SELECTED TEXT
Re: #555: frame synchronization

I’ll stand up against it. 

It’s added complexity and added thing to check, and this is not to recover from a network mis-hap, but from an implementation bug. And such implementation bugs are bound to be discovered in stress testing (everybody stress-tests their implementations, right?)  These bugs can happen not only at the edges, but also in intermediaries that mess with the streams, but still, this is something that is bound to happen in testing.

If a frame gets unread, a stream will get pre-maturely ended. This will lead to a protocol error and a GO-AWAY. So Martin’s “pretty quickly” is bounded by the lifetime of a single stream, which should be short enough.

DATA LINES
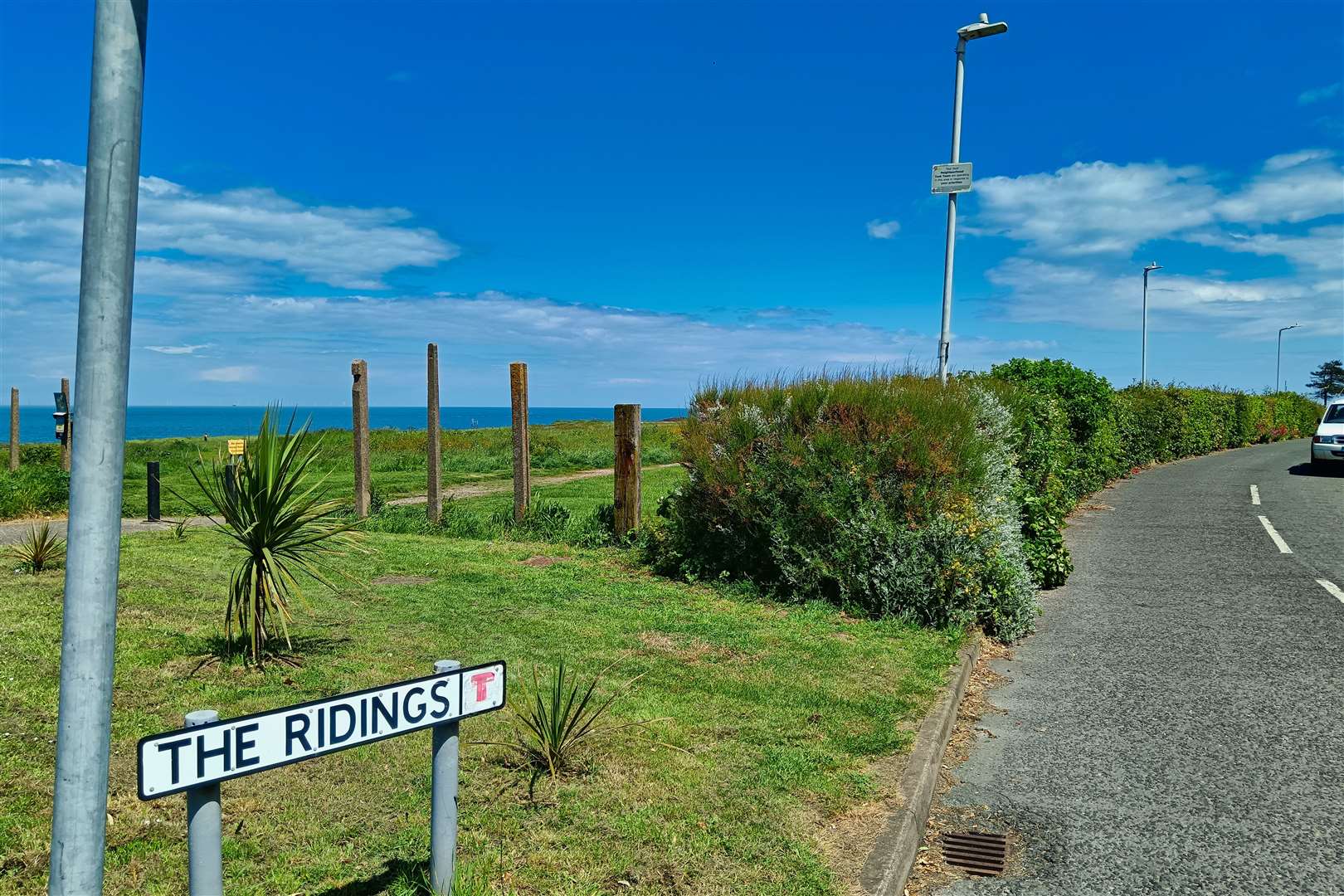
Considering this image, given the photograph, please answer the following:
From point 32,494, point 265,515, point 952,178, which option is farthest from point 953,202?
point 32,494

PARTS OF THE EXERCISE
A. Check each statement against the message about frame synchronization and answer yes or no, quoting the words that decide it: (i) The writer backs the proposal. (ii) The proposed change is meant to recover from a network mishap. (iii) An unread frame causes a stream to end too early.
B. Write the next part of the message about frame synchronization, picking up after its last sentence.
The lines play no part in this exercise.

ANSWERS FOR THE TASKS
A.
(i) No: "I’ll stand up against it."
(ii) No: "this is not to recover from a network mis-hap, but from an implementation bug."
(iii) Yes: "If a frame gets unread, a stream will get pre-maturely ended."

B.
If the stream does not include the content-length header, then the stream will appear to end correctly, but the resource will be missing a piece. That will not be detected, but hopefully this will get detected by the application. I guess an HTTP/1.x implementation could “miss” a TCP segment and get a bad resource. I don’t think this justifies a new integrity mechanism. If anything we might want a resource hash/integrity/checksum field rather than a per-frame field. But that is an idea for another thread.

Yoav


On Jul 21, 2014, at 10:35 AM, Mark Nottingham <mnot@mnot.net> wrote:

> I’m only hearing PHK and Kinkie argue for this, and the people I’m seeing F2F in Toronto are against it. 
> 
> Considering how big of a change this is, I don’t think there’s enough support to get it over the wall.
> 
> Anyone else want to stand up for it?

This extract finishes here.